*Aim of the task:*
Copy out the rows word for word, starting at the line that contains "Is the man's ear at point (479, 117) nearer" and ending at the final row, with both ends included.

== The input

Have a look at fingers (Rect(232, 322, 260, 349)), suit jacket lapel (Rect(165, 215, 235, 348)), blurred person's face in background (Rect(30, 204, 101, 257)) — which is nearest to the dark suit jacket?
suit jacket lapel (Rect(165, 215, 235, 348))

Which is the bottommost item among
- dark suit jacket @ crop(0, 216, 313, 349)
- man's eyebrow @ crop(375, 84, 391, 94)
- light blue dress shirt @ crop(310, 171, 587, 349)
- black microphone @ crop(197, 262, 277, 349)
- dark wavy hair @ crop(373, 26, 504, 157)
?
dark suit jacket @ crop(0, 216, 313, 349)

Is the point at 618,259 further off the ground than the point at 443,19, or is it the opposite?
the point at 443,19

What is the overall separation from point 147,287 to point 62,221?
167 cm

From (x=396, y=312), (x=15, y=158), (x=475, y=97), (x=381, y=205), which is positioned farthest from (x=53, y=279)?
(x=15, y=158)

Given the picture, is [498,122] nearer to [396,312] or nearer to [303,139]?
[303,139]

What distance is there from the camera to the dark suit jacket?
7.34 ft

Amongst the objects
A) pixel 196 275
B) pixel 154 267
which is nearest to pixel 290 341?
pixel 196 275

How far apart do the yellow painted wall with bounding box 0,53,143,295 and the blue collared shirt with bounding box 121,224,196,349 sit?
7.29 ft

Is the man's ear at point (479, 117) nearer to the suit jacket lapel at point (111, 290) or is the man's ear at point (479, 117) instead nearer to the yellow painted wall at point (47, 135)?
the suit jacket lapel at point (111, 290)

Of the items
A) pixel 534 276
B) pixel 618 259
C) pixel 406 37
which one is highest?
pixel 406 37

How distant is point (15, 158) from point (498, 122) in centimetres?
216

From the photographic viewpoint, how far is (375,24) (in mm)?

====

*Correct result:*
Is the man's ear at point (479, 117) nearer to the suit jacket lapel at point (111, 290) or is the man's ear at point (479, 117) instead nearer to the yellow painted wall at point (47, 135)?
the suit jacket lapel at point (111, 290)

Of the items
A) pixel 534 276
B) pixel 618 259
C) pixel 406 37
which one is highest?
pixel 406 37

How distant is point (15, 158) from point (498, 122) in centimetres?
216

From the photographic viewpoint, how far is (375,24) (in mm)?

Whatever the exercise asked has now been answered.